Passage provided:
━━━━━━━━━━━━━━━━

This is the detailed step-by-step if you want to recreate the process I describe in the Confluent blog here
I used Oracle’s Oracle Developer Days VM, which comes preinstalled with Oracle 12cR2. You can see the notes on how to do this here. These notes take you through installing and configuring:
- Swingbench, to create a sample “Order Entry” schema and simulate events on the Oracle database
- Oracle GoldenGate (OGG, forthwith) and Oracle GoldenGate for Big Data (OGG-BD, forthwith)
- I’m using Oracle GoldenGate 12.3.1 which includes the Kafka Connect handler as part of its distribution. A connector for earlier versions can be found here. Some of the syntax may differ in the configuration below - if you hit problems then check out an article that I wrote with an earlier version of the tool.
- OGG
extract
from the Order Entry schema - Confluent Platform
- KSQL
- Elasticsearch
From this point, I’ll now walk through configuring OGG-BD with the Kafka Connect handler
Configuring the Kafka Connect replicat 🔗
The OGG-BD replicat takes the trail file of events written by the extract
job, and replays those events to the target. In our case, the target is the Kafka Connect handler.

━━━━━━━━━━━━━━━━

Available data:
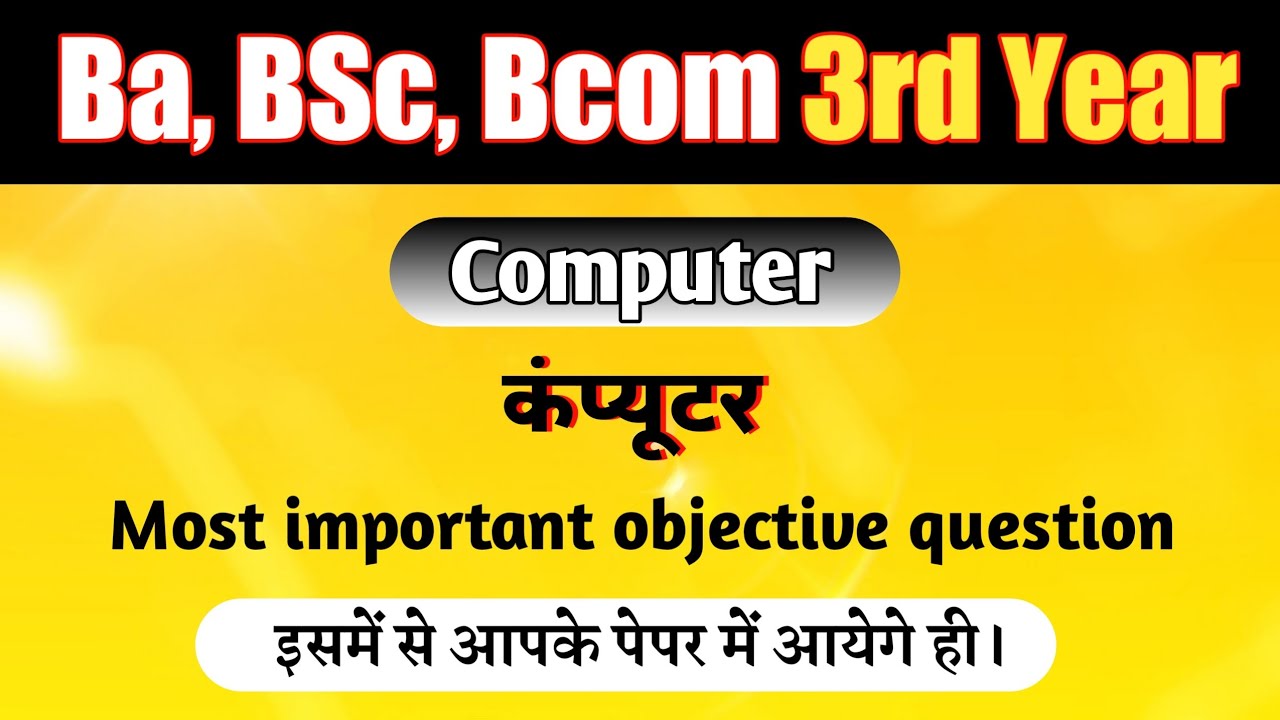 Ba, BSc, Bcom 3rd Year

Computer

कंप्यूटर

Most important objective question

इसमें से आपके पेपर में आयेगे ही।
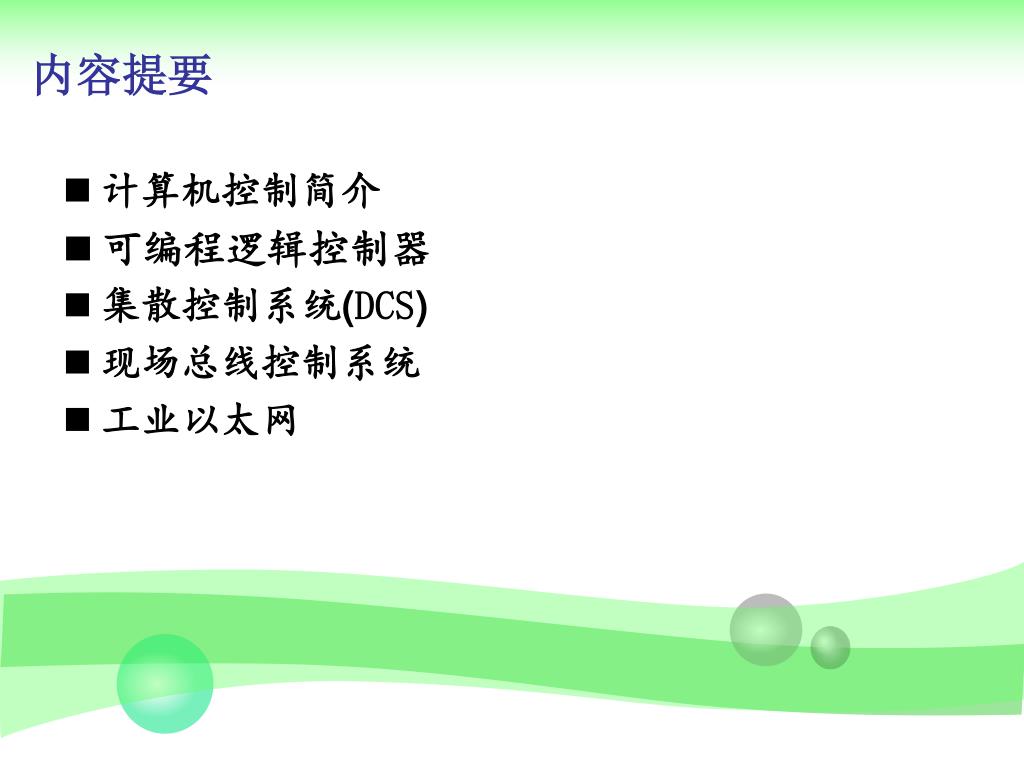 内容提要

■ 计算机控制简介
■ 可编程逻辑控制器
■ 集散控制系统(DCS)
■ 现场总线控制系统
■ 工业以太网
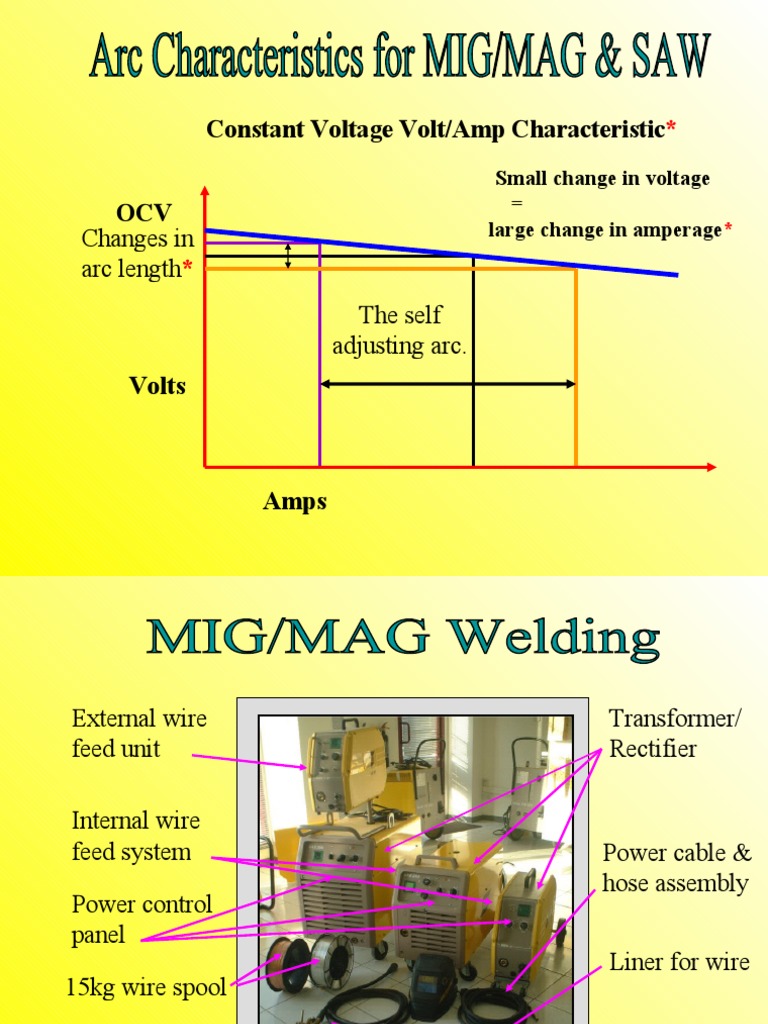 Arc Characteristics for MIG/MAG & SAW

Constant Voltage Volt/Amp Characteristic*

Small change in voltage
=
large change in amperage*

OCV

Changes in arc length*

The self adjusting arc.

Volts

Amps

MIG/MAG Welding

External wire feed unit

Internal wire feed system

Power control panel

15kg wire spool

Transformer/ Rectifier

Power cable & hose assembly

Liner for wire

━━━━━━━━━━━━━━━━

Questions on the material:
[a] According to the GoldenGate walkthrough, which version of Oracle comes preinstalled on the Oracle Developer Days VM?
[b] Copy the GoldenGate walkthrough word for word, starting with "This is the" and going on through "Data (OGG-BD, forthwith)".
The data has no connection to the GoldenGate walkthrough.

List of solutions:
[a] Oracle 12cR2.

[b]
This is the detailed step-by-step if you want to recreate the process I describe in the Confluent blog here
I used Oracle’s Oracle Developer Days VM, which comes preinstalled with Oracle 12cR2. You can see the notes on how to do this here. These notes take you through installing and configuring:
- Swingbench, to create a sample “Order Entry” schema and simulate events on the Oracle database
- Oracle GoldenGate (OGG, forthwith) and Oracle GoldenGate for Big Data (OGG-BD, forthwith)